Downsides behind...it's a Sony. And they also don't have any interest in AI and advanced software features.

GreenWatermelon|1 year ago

Lack of interest in AI is a pro for me, not a con.

bitwalker|1 year ago

iOS does support a form a call screening, called live voicemail, which transcribes the message being recorded by the caller and lets you pick up the call if you want. iOS also supports ambient song identification, with history, which I use frequently. Safari supports extensions, and I believe other browsers can as well, but can't speak to that as I really only use Safari in my phone, even though it's not my primary browser on desktop.

Figured I'd drop a comment to let you know about the others though!

76SlashDolphin|1 year ago

> iOS also supports ambient song identification, with history, which I use frequently.

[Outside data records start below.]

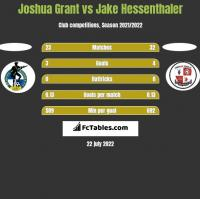 Joshua Grant vs Jake Hessenthaler h2h player stats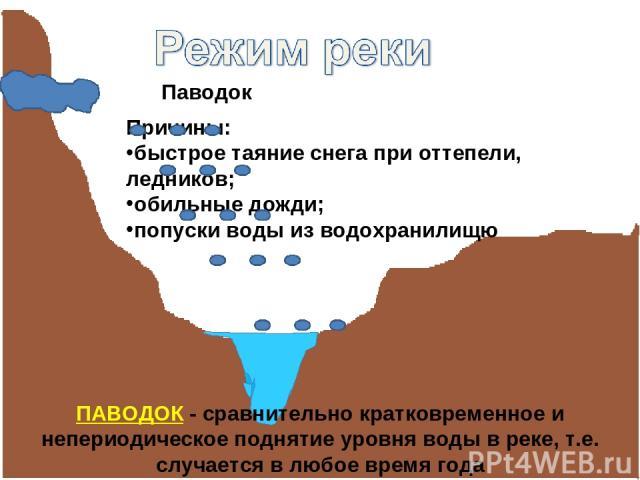 Паводок Причины: быстрое таяние снега при оттепели, ледников; обильные дожди; попуски воды из водохранилищю ПАВОДОК - сравнительно кратковременное и непериодическое поднятие уровня воды в реке, т.е. случается в любое время года
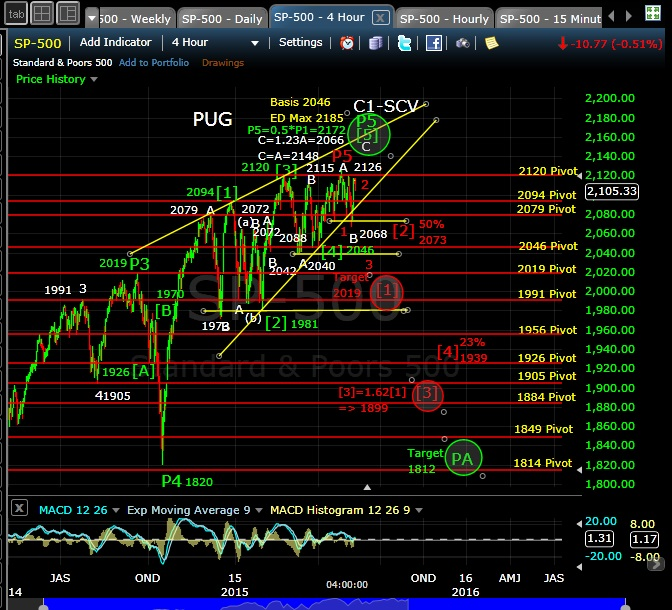 PUG SP-500 4-hr chart EOD 5-11-15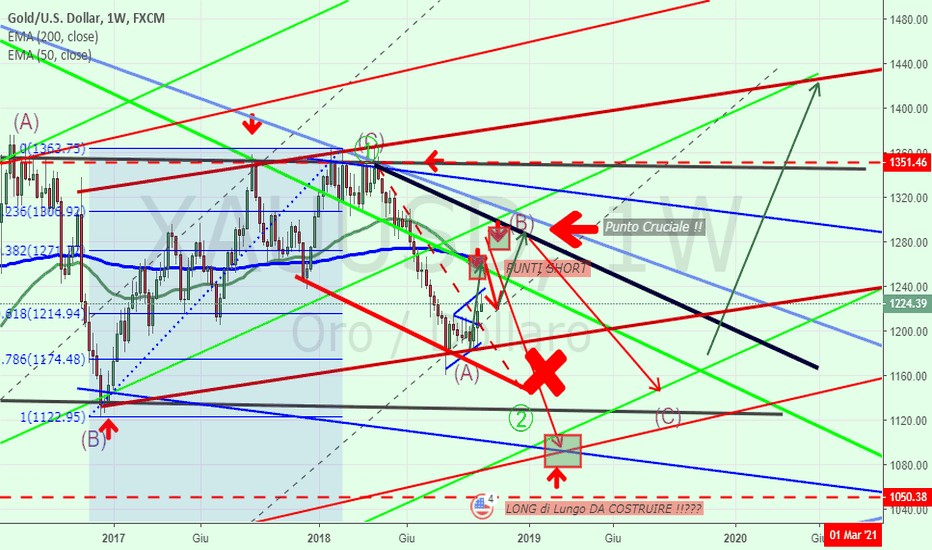 XAUUSD: GOLD= bIG cICLE long ?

Does it? I can't find any info about this online and all I can find seems to indicate that you can run Shazam and it scans for some amount of time afterwards but iOS kills it to save battery. It doesn't seem like you can get Google Pixel-like "Now Playing" which I sorely miss on my iPhone 15 Pro.

davidy123|1 year ago

That's great news, I didn't know they had rolled out those features. I don't really want to rewrite my extensions for another browser, but I'll see how applicable the others might be.

talldayo|1 year ago

> I'm glad strong competition is continuing, especially around privacy.

Until Apple releases an iOS platform equivocal to AOSP, there's really not any competition at all. Apple claims to care about privacy, Google proves they do.

njbentley1|1 year ago

I disagree.

Google’s entire business model is dependent on personal data. AOSP may have privacy features that are verifiable but Google Play Services is not open source and undoubtedly collect lots of data for Google. Most AOSP-based phones all largely include GPS. Sure, you can limit what access GPS has but then you’re sacrificing features. The majority of people probably opt-in.

In contrast, Apple doesn’t need your data for most of the products / services they sell. Privacy is a selling point, so they’re incentivized to build robust privacy features. I’d love to see more commitment to open-sourcing underlying technologies but imo Apple is way more privacy conscious than Google.

I will however give Google credit for their privacy initiatives in recent years. They seem to be taking it more seriously.

kanbara|1 year ago

i actually dont know how you can say this with a straight face

fsflover|1 year ago

This is a false dichotomy. They both are terrible at privacy (see my other post here with links). Try GNU/Linux phones if you actually care about it.